Locate the files ${BCCID}.inpcrd and ${BCCID}.prmtop which were previously generated by tleap and copy them into each md directory. Make sure you are working in a subdirectory of /scratch/your username/. We are now ready to run molecular dynamics.

In the MD directory, you will see many amber input scripts with the .in extension. Steps S01-S05 carry out a series of restrained minimizations that allow the protein structure to relax, starting with the lightest atoms and slowly adding more. S06-S07 are heating steps, where the temperature of the system is slowly increased until it reaches physiological temperature. Finally, S08 and S09 are a final equilibration stage where the restraints on the protein are slowly removed. By performing this stepwise relaxation and equilibration, and restraining the protein, we can bring the system up to temperature without accidentally denaturing the protein.

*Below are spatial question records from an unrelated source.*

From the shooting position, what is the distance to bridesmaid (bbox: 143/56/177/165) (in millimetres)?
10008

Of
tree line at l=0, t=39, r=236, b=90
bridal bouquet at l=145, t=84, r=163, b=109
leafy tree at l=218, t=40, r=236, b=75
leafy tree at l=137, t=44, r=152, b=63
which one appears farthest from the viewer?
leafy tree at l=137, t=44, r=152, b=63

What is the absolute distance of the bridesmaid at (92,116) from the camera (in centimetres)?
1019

S10 is the production step. Now that we have a stable system, we can run a long MD simulation where we will generate data for later analysis. We have included a convenience script which will execute pmemd.MPI or pmemd.cuda for each step as appropriate.

./runme.sh

You can watch the progress of the calculations by executing this command which will write out the contents of the mdinfo file every 2 seconds.

watch -n 2 cat mdinfo

Use Ctrl-C to exit out of watch when you are done.

Warning: “CUDA” is the interface to running calculations on graphics cards. Since your machine only contains one high-performance graphics card, you will only be able to run one simulation at a time.